Demek ki devrime ve sosyalizme inanan sosyalistler her şey sosyalizmden sonra çözülecek deyip somut meselelerde ellerini kollarını bağlayıp oturmuyor. Somut önlem ve taleplerle yürüyor. Bütün mesele o somut önlem ve taleplerin ne olduğu. Şirketler işçiyi gerçekten iktidar sahibi yapacak biçimde demokratikleştirilemez. Ama işçinin somut çıkarları doğrultusunda kapitalist sınıfa ve onun çıkarlarının bekçisi iktidara karşı sendikalar ve partilerle örgütlenerek mücadele edilebilir. Biri boşa giden enerjidir, işçi sınıfının örgütlerini ve aydınlarını burjuvaziye bağlar, öteki hem kısa vadede kazandırır, hem işçi sınıfını iktidar mücadelesine hazırlar.

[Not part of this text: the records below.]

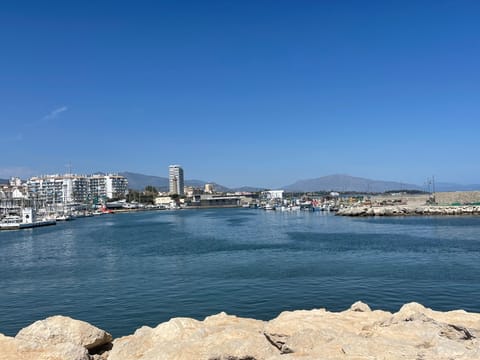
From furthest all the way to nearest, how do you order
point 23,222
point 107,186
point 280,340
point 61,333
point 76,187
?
1. point 107,186
2. point 76,187
3. point 23,222
4. point 61,333
5. point 280,340

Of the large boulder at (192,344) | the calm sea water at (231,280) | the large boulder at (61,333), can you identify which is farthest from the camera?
the calm sea water at (231,280)

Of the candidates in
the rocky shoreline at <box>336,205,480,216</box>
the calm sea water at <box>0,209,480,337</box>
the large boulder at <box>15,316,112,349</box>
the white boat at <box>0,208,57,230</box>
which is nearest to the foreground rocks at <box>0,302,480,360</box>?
the large boulder at <box>15,316,112,349</box>

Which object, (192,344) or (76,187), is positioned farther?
(76,187)

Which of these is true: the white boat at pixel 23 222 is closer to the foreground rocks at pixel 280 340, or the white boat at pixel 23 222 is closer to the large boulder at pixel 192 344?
the foreground rocks at pixel 280 340

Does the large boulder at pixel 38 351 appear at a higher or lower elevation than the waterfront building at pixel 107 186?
lower

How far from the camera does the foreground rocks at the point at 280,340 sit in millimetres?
6422

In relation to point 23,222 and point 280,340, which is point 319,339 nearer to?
point 280,340

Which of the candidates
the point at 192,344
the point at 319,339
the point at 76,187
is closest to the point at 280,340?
the point at 319,339

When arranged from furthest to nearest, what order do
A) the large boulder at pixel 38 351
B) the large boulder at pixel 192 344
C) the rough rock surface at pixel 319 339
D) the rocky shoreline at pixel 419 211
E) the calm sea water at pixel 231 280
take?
the rocky shoreline at pixel 419 211 → the calm sea water at pixel 231 280 → the large boulder at pixel 38 351 → the large boulder at pixel 192 344 → the rough rock surface at pixel 319 339

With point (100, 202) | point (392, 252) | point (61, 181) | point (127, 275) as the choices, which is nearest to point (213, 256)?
point (127, 275)

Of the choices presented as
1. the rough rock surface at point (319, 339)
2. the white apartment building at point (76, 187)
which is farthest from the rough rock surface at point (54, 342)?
the white apartment building at point (76, 187)

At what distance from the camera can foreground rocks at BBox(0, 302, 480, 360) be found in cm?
642

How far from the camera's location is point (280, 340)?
787cm

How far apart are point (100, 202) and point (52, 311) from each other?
148995 mm
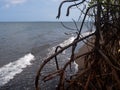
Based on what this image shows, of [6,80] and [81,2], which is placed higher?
[81,2]

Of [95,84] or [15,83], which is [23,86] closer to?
[15,83]

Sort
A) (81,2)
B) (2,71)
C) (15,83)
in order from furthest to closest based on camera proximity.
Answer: (2,71) < (15,83) < (81,2)

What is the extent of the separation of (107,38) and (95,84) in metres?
0.78

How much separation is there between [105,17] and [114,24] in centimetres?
16

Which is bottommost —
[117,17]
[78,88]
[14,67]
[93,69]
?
[14,67]

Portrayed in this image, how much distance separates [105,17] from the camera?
13.2 feet

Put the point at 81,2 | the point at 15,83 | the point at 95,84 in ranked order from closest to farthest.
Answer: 1. the point at 81,2
2. the point at 95,84
3. the point at 15,83

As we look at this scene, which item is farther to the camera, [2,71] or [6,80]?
[2,71]

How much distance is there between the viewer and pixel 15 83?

Yeldan yazısının sonunda Lenin’in “Sol Komünizm”: Bir Çocukluk Hastalığı başlıklı kitabına referans yapıyor. Güzel ama bir koşulla: Lenin’in “çocukluk hastalığı” olarak gördüğü şeyin siyasi uzlaşma, esneklik ve manevrayı dışlamak olduğunu, sermaye ile işçi sınıfını uzlaştırmak olmadığını unutmamak kaydıyla. O Lenin, Çarlık Rusyası'nın istibdadı altında bile bütün hayatı boyunca burjuva liberalizmine karşı düşmanca mücadele etti.

 

Bu yazının biraz kısaltılmış bir versiyonu Gerçek gazetesinin Temmuz 2020 tarihli 130. sayısında yayınlanmıştır.